When I hear names like Jim Carrey or Chris Rock attached to play Steve Austin, I fear the worst. They probably only remember the cheesy elements of the original show and plan to produce a comedy version. Or they might stray too far in the other direction and make a dark, humorless version with no heart, like the recent television flop remake of The Bionic Woman.
Yes, there were unintentionally hilarious moments in the original Six Million Dollar Man, the highlight probably being the campy goodness of the Bionic Bigfoot episodes, which I confess are my guilty pleasure favorites. But the show had some great drama mixed in with its action/adventure superheroics.

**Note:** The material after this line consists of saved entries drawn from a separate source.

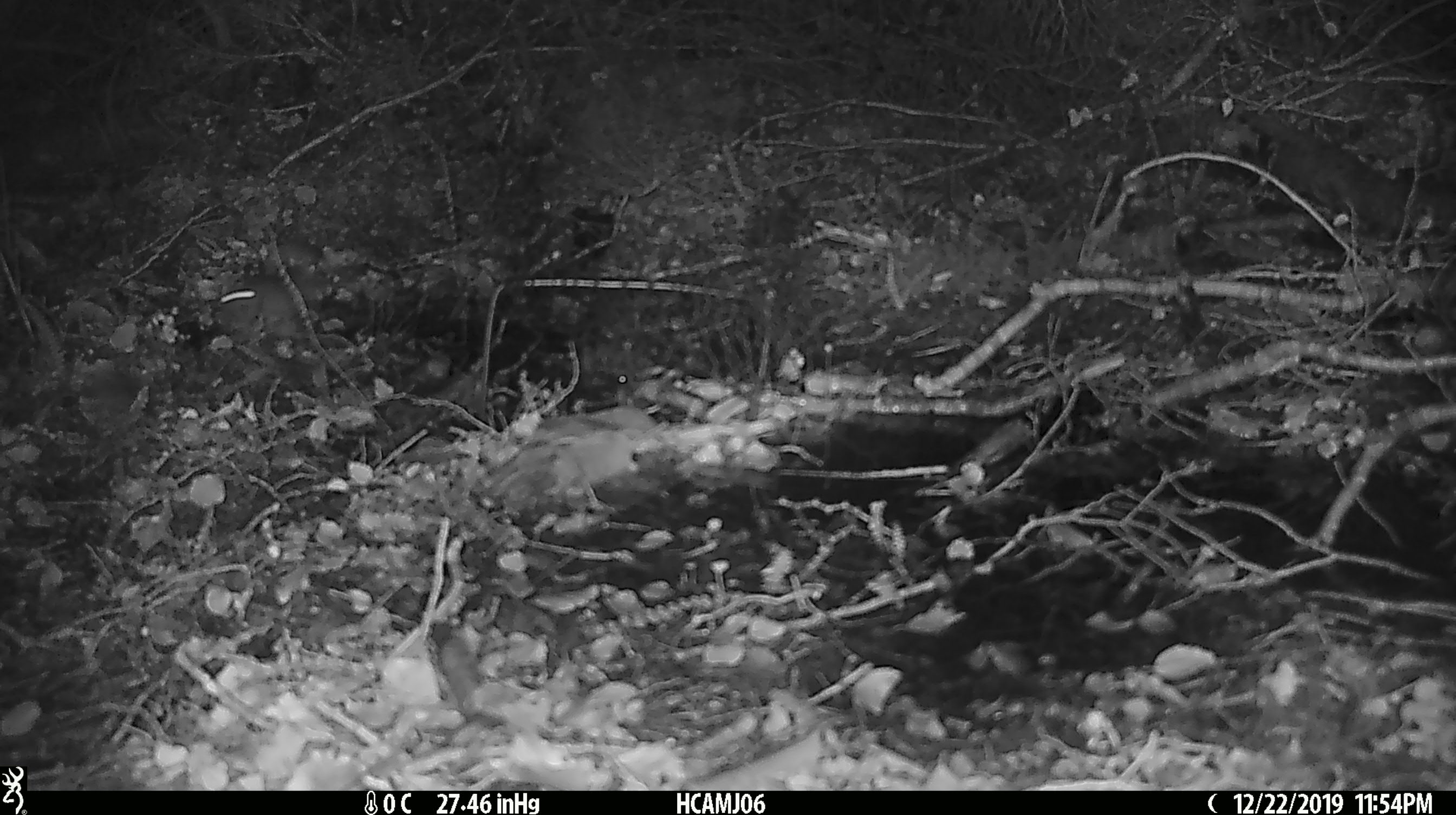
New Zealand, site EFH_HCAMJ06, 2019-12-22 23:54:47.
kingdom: Animalia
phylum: Chordata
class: Mammalia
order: Rodentia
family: Muridae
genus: Mus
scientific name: Mus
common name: mouse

The first few episodes were deep explorations of the science fiction staple the cyborg -- half human, half machine. Steve Austin has to learn to accept who he is and refind his humanity. Other episodes explored the idea further -- the first prototype bionic man without the moral backbone that Steve Austin possessed, the body of the bionic woman rejecting the hardware, the troubles faced by a teenager not emotionally ready to handle his new self. The show was a hit because it mixed intriguing ideas with fantasy stories involving super strength, super speed, telescopic eyesight, and more.
Steve Austin was a blend of James Bond, Superman, Neil Armstrong, Captain America, all rolled into one. When the time comes to reboot the character, I pray they don't turn him into a shallow parody.